Mui Ho. Photo: Bill Hocker.
Mui Ho. Photo: Bill Hocker

Martha Walker, Architecture Librarian at Cornell University’s Fine Arts Library recently sent this announcement about a monetary gift to support the expansion of Cornell’s Fine Arts Library. The project is expected to be completed in (roughly) two years.  Over the next few months Cornell librarians will share additional posts about progress on the project, including information on the selection of the architect, the design process, managing a library operations during a major construction project, and, images pre- and post- occupancy.

Here is the first story in this sequence, which is reprinted with permission of The Communications Department at Cornell’s College of Architecture, Art and Planning:

Architect Mui Ho has made a $6 million gift commitment to overhaul and expand the Fine Arts Library (FAL) at Cornell University. Scheduled for completion in 2016, the library will hold one of the country’s most distinguished academic art and architecture collections in state-of-the-art, revamped facilities on the top two floors of Rand Hall, a 1912 campus icon.“The FAL is absolutely essential to all students and scholars who work with visual material,” said Kent Kleinman, AAP dean. He foresees a luminescent, contemporary research center housing 250,000 volumes, ample digital resources, and generous study spaces. “It will be a light-filled, 21st century library, glowing from behind the large industrial windows of Rand Hall — a perfect metaphor for conserving the old while erecting the new,” said Kleinman.

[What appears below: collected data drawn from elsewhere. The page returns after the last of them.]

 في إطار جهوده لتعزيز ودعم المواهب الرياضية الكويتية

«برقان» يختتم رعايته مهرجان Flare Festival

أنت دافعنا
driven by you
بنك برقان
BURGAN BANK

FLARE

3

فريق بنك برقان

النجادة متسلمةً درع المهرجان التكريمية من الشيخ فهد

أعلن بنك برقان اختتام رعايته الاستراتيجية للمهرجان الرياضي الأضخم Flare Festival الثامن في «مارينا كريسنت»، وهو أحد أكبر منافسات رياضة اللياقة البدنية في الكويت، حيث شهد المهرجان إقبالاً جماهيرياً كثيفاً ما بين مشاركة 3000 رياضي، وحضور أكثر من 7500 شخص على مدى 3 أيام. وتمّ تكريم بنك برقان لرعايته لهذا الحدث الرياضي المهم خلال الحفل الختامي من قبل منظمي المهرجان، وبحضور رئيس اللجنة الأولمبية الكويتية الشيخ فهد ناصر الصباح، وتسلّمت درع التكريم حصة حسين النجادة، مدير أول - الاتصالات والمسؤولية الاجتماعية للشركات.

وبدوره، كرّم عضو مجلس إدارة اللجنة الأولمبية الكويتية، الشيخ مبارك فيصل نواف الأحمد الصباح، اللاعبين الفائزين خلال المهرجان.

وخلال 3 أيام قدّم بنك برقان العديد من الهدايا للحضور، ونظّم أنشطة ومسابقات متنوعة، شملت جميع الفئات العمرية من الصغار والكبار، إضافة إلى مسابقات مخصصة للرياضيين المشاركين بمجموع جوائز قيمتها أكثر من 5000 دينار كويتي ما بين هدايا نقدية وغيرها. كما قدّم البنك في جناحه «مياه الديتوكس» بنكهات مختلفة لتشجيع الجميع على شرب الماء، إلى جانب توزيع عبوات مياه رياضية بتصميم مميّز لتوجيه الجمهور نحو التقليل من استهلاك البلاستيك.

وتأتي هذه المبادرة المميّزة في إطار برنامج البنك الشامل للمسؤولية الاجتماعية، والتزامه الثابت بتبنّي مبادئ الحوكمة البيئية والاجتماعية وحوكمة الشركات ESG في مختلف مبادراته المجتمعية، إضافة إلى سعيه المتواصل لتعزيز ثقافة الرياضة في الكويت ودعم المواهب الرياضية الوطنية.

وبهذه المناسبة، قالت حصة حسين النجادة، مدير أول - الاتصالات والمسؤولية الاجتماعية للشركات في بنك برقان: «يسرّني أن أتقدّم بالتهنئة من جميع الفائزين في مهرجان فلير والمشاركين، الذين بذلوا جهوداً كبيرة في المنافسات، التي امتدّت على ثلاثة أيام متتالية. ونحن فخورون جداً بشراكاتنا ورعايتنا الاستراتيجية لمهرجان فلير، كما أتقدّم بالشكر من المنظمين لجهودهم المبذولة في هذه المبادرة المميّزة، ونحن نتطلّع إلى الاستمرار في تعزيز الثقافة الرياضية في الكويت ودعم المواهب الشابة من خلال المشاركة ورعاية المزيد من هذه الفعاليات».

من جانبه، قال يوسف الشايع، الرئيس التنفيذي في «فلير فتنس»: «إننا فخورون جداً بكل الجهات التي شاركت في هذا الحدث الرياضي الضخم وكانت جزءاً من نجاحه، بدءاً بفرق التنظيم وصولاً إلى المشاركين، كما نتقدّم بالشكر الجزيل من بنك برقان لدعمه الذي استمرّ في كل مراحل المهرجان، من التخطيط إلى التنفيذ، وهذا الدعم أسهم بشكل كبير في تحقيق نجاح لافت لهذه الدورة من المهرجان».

“It is critical that Cornell keeps this world-class collection in a good environment,” said Ho. “These books are important for students in architecture, arts, history, and other disciplines on the Cornell campus. Most images found within this collection are not readily available on the internet, and students, researchers, and teachers need to use these books intensely.”

A retired design faculty member from the University of California, Berkeley, Ho emphasized that accessing information is not only a mental act but a tactile and visual experience as well. “The digital age changes how students research their information,” she said. “The physical handling of materials at a real scale and seeing the true color as intended is important — but digital representations will enable broader archiving and distribution of the important work of our alumni and faculty. As technology changes, the way the work is represented will, too.”

Anne Kenney, the Carl A. Kroch University Librarian, noted a “groundswell of academic interest” in visual materials at Cornell and said that the recent hiring of a visual resource librarian will strongly complement the resources of the new library.

“The new FAL will be poised to compete with the very best art and architecture libraries in the world,” Kenney said. “Having a library that can bridge the physical/digital divide — offering cutting-edge services and deep research collections in tandem — will make the FAL one of the major jewels in the Cornell University Library crown and will serve to draw the best faculty and students to this amazing university on the hill.”